Es difícil contemplar el arte. Cuando vamos al Prado ya sabemos de antemano que hay algunos que nos han dicho que Las Meninas o Las Hilanderas son obras maestras. Hay catálogos en que nos dicen que estas obras son geniales. ¿Por qué? ¿Qué tienen? Me temo que la inmensa mayoría de los visitantes, como yo, no tienen ni idea de qué tienen y las vemos en un lapso de treinta segundos sin ver nada, y pasamos a otra obra maestra.

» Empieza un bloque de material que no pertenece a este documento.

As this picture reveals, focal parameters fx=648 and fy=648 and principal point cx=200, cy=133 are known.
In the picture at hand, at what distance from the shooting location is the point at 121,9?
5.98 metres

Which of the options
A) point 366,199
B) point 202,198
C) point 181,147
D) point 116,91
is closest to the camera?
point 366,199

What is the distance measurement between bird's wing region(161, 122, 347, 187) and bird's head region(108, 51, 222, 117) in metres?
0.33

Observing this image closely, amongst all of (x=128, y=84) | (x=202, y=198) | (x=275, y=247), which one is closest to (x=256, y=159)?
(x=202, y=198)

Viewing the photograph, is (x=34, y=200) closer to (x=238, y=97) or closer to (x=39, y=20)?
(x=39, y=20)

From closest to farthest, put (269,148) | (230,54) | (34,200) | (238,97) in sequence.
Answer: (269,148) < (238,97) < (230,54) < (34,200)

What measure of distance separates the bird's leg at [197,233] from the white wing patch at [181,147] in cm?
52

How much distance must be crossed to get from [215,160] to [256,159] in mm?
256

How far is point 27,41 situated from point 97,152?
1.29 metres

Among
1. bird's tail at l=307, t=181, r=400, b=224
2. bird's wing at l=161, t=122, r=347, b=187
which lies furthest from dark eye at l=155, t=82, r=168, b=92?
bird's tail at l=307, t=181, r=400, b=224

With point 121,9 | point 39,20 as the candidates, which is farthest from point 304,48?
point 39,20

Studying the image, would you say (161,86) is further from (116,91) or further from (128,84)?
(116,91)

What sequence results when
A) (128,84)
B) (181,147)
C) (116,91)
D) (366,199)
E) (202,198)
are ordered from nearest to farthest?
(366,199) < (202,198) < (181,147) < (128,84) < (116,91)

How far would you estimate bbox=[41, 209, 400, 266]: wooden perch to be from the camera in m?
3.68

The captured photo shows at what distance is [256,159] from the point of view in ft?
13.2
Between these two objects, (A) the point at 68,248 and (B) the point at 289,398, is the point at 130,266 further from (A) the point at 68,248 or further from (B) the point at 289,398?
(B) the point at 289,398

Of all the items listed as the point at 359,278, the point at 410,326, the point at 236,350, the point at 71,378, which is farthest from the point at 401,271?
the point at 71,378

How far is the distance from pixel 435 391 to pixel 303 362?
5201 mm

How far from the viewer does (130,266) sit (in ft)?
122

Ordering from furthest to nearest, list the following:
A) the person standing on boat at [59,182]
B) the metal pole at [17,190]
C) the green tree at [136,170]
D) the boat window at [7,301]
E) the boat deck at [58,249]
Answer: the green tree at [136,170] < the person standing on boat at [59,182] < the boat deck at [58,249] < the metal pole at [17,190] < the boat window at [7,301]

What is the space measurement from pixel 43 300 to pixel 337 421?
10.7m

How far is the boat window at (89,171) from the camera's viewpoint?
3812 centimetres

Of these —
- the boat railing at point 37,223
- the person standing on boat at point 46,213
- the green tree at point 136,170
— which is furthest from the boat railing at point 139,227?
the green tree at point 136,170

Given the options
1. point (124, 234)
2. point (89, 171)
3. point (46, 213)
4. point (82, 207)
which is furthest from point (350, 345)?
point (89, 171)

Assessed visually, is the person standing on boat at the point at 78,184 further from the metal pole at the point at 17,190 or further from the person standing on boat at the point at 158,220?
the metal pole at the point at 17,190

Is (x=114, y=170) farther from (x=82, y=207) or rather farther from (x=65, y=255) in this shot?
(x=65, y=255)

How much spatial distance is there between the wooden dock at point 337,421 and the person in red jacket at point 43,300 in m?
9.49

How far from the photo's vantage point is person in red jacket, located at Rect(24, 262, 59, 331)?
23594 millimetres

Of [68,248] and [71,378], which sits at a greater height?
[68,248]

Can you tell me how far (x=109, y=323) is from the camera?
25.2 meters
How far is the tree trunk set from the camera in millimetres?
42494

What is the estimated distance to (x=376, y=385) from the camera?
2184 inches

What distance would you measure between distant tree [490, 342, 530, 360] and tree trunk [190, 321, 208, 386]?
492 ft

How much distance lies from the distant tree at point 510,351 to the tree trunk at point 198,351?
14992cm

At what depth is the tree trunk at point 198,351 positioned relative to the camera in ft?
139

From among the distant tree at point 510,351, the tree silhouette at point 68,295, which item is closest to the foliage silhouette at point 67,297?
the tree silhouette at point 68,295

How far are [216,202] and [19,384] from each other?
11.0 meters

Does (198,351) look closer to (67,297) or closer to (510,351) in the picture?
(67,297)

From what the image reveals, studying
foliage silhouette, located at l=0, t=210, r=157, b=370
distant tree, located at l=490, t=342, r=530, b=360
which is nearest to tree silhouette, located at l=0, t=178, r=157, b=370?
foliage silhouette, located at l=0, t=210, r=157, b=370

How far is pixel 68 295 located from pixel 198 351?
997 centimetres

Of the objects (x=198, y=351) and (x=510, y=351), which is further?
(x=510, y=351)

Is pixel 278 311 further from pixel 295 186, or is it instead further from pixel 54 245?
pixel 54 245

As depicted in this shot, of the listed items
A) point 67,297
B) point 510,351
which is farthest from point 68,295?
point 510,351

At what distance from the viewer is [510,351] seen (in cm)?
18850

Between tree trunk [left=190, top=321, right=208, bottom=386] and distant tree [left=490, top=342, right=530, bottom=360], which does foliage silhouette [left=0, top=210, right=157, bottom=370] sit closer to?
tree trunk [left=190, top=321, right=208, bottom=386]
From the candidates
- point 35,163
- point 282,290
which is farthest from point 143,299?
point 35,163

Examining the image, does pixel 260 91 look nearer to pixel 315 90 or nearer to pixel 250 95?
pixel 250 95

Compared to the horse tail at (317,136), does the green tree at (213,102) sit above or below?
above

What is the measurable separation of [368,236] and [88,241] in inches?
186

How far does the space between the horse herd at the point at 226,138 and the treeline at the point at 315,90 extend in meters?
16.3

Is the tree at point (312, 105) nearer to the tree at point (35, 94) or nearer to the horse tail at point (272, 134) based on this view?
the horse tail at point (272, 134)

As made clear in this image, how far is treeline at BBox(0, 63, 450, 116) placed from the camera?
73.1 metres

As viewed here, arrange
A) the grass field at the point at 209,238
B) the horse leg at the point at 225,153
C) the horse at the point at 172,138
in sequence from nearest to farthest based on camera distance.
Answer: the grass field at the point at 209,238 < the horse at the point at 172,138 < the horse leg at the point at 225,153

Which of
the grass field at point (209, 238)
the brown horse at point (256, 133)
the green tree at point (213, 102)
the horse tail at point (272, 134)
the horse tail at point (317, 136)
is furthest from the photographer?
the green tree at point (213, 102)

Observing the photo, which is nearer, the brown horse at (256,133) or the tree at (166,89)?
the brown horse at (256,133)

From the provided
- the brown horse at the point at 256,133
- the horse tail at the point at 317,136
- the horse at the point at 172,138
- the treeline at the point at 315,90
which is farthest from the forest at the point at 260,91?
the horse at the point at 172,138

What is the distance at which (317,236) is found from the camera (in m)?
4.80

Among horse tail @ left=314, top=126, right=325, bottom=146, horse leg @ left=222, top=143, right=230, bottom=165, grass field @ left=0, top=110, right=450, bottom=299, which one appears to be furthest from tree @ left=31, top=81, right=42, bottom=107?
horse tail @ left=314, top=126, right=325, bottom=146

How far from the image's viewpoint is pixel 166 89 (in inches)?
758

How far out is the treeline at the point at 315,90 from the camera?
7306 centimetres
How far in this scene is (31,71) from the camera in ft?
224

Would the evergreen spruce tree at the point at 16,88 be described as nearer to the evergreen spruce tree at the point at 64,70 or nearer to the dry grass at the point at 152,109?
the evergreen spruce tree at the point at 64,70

Ver una obra artística tiene algo de sagrado. Uno no puede ver demasiada belleza junta para no distorsionar la contemplación y la conmoción que puede suponer. Pero ¿hay algo que nos conmocione en esta época de vértigo y superficialidad en que las masas tenemos a nuestro alcance el AVE y la posibilidad de recorrer tres museos en dos días pasando de la pintura medieval al Guernika con el intervalo del Cezanne. ¿Cómo adaptamos nuestros ojos a distintos tipos de belleza y medida? ¿Cómo sabemos qué es lo esencial?

Tuve ocasión en este último verano de ver sin prisa una muestra de la pintura de Camille Pissarro en la Fundación Thyssen. Disfruté sumergiéndome en su mundo pictórico. Busqué un punto de referencia que era la convivencia de la modernidad con el mundo idílico de su refugio campesino. En sus cuadros aparecían chimeneas que reflejaban la transformación del mundo rural. Sentí esa transición de siglo entre la sociedad estática del campo y la llegada de la industrialización y percibí el hondo malestar y a la vez fascinación por esa metamorfosis de Pissarro. Miré uno a uno sus setenta cuadros buscando entender sus reflexiones sobre el tiempo que le había tocado vivir, un mundo que iba a llevar a la desaparición del paraíso rural. Cada cuadro era un instante, un latido de la existencia del pintor y el espectador lentamente podía entrar en esa maravilla que es la percepción del tiempo. Pero esto me agotó al cabo de dos horas. Mi mente estaba saturada de belleza. Y mi visión, todo lo relativa que pueda considerarse, me había producido un hondo placer que aún retengo, igual que recuerdo mi recorrido por el templo budista de Borobudur en Java. La contemplación de una obra artística es misteriosa, no sabemos por qué algo nos conmociona aunque busquemos interpretaciones racionales.

El espectador de arte necesita tiempo y silencio para lograr aislarse en la contemplación de algo que representa arte y tiempo. Por eso solo quiero ver pequeñas muestras artísticas no demasiado solicitadas y en soledad. Una mañana sería corta para mirar un cuadro de El Bosco, una pintura de El Greco. El turismo masivo nos puede llevar a ver ochocientas obras artísticas en cinco horas pero la mente no puede retener nada, no hay nada detrás de ello. Es puro consumismo del hombre moderno que va  a todos los sitios con prisa y no ve nada. Es una contradicción del hombre urbano que vive en ciudades esencialmente feas y en entornos degradados o sumergido en artefactos tecnológicos que lo absorben y que no le dejan recuperar ese tempus lento necesario para ver algo.


Así que cuando llego a una ciudad prefiero recorrer sus tabernas antes que sus museos. No me encuentro preparado para ello.